Эйден: - Ты опять одна одиношенька, Дел'овир? - прозвучало за её спиной.
Она не обернулась сразу, в этом даже не было нужды. Этот голос она узнала бы среди сотни других. Он не был грубым - скорее, обволакивающим, словно мыльный пузырь. Ленивым и почти насмешливым, будто каждое его слово рождалось из скуки... или пренебрежения, казалось, что ещё немного - и он устало зевнёт.
Айрин: - И ты снова решил быть назойливым, Вальттер? - ответила она, всё ещё не оборачиваясь, глядя, как капли дождя скатываются по стеклу, мысленно устроив гонку из них, болея за самую быструю. «Да уж, тогда чем я отличаюсь от него?» - подумала про себя она.
Он подошёл ближе. Теперь между ними было всего лишь несколько шагов. Айрин почувствовала его приближение интуитивно, как чувствуют проезжающую мимо машину.
Эйден: - Может быть. А может, я просто хочу напомнить тебе, что одиночество тебе не идёт.
Айрин усмехнулась - не для него, для себя. Тогда она ещё верила, что умеет контролировать чувства. Что слова - просто звуки. Что взгляд - это ничего.

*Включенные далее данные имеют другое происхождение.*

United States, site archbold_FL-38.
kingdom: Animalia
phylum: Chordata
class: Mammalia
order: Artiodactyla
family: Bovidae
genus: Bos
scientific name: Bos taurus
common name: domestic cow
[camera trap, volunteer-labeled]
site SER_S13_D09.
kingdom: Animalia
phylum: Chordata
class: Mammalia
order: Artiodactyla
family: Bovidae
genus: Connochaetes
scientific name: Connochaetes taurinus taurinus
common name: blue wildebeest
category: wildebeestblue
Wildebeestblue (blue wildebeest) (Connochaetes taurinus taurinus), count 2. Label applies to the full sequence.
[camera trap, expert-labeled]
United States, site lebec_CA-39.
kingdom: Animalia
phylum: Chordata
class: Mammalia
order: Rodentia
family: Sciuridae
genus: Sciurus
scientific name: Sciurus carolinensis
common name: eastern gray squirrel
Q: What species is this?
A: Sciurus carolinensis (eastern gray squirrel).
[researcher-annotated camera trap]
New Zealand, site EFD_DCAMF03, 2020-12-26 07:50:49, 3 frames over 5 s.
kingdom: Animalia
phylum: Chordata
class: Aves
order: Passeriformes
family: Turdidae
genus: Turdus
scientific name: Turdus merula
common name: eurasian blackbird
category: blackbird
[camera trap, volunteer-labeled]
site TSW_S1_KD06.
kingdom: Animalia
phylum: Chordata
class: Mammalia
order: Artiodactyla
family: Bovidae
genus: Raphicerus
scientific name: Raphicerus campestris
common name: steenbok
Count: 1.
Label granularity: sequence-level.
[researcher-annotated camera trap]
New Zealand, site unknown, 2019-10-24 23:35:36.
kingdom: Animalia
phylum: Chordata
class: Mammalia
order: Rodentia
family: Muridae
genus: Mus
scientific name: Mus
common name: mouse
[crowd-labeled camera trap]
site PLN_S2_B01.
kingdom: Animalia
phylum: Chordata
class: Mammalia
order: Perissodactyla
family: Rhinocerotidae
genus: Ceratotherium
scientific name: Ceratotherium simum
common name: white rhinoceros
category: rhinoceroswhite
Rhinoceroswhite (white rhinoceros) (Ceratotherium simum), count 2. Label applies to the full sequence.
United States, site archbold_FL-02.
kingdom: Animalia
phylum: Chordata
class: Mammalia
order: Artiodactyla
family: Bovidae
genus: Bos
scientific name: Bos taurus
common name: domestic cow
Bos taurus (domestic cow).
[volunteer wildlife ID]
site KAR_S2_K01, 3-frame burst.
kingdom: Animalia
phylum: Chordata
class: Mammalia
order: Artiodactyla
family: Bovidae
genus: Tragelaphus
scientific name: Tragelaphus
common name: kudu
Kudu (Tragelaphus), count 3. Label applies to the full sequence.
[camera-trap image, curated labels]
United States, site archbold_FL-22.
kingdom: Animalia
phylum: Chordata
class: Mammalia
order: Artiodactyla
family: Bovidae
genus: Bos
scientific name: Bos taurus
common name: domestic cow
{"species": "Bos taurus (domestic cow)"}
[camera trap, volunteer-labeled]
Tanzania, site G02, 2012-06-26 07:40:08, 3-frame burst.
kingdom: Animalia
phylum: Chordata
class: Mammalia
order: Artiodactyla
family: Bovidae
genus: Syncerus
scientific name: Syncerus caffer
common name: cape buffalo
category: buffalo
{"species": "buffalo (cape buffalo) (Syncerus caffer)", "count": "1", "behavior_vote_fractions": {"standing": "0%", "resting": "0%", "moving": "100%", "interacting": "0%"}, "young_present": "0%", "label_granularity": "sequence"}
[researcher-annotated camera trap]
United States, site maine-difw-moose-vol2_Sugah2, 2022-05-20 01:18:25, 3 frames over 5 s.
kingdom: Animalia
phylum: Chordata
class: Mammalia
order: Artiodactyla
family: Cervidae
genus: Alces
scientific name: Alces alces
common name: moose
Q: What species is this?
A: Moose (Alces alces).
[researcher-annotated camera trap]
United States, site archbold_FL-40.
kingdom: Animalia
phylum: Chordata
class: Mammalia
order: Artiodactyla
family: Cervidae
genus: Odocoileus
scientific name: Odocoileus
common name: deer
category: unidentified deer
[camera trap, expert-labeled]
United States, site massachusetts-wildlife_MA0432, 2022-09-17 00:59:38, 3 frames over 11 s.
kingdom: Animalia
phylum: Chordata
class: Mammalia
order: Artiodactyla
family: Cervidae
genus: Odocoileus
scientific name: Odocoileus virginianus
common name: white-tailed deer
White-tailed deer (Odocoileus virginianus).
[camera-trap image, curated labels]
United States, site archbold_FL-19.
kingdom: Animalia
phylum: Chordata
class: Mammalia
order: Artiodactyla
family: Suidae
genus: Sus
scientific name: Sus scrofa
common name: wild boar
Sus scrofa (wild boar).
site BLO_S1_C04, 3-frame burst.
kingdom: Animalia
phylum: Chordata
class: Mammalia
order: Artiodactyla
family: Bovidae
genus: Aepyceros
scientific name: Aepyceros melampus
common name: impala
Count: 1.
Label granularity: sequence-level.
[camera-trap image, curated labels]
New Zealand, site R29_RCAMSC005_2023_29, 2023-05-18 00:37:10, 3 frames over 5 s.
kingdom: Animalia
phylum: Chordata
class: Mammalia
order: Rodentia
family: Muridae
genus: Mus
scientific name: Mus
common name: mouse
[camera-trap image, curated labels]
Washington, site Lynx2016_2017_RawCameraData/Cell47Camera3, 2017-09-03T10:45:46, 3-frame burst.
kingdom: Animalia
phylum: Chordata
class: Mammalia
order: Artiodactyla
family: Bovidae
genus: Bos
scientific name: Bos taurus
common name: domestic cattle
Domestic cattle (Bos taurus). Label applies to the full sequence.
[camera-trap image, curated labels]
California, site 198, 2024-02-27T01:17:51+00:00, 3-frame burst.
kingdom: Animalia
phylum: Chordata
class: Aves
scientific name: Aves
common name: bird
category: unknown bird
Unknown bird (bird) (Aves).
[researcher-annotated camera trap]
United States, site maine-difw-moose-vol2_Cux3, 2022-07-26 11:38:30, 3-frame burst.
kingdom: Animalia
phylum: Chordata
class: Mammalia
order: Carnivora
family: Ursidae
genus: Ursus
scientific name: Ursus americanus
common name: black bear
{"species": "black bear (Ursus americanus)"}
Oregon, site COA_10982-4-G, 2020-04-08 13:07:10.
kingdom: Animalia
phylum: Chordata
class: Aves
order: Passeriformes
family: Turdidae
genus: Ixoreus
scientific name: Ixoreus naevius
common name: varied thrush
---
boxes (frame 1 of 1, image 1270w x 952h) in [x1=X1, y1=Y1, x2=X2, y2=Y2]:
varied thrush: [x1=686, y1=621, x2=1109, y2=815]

Но он всегда знал, как пробраться под её кожу и щекотать её нервы, даже если она это успешно скрывала.
Айрин стиснула пальцы на подоконнике. Он всегда играл словами, как пианист играл мелодию - легко, непринуждённо, но он не был пианистом - он просто давил на клавиши, чтобы произвести впечатление. Вот что раздражало больше всего, его упрямая самонадеянность.
Айрин: - Не думай, что ты имеешь значимость.
Эйден: - А ты не недооценивай мою настойчивость, - сказал он наконец, отводя взгляд и делая шаг назад. - Мы оба знаем, Айрин, ты говоришь одно, но подразумеваешь совсем другое.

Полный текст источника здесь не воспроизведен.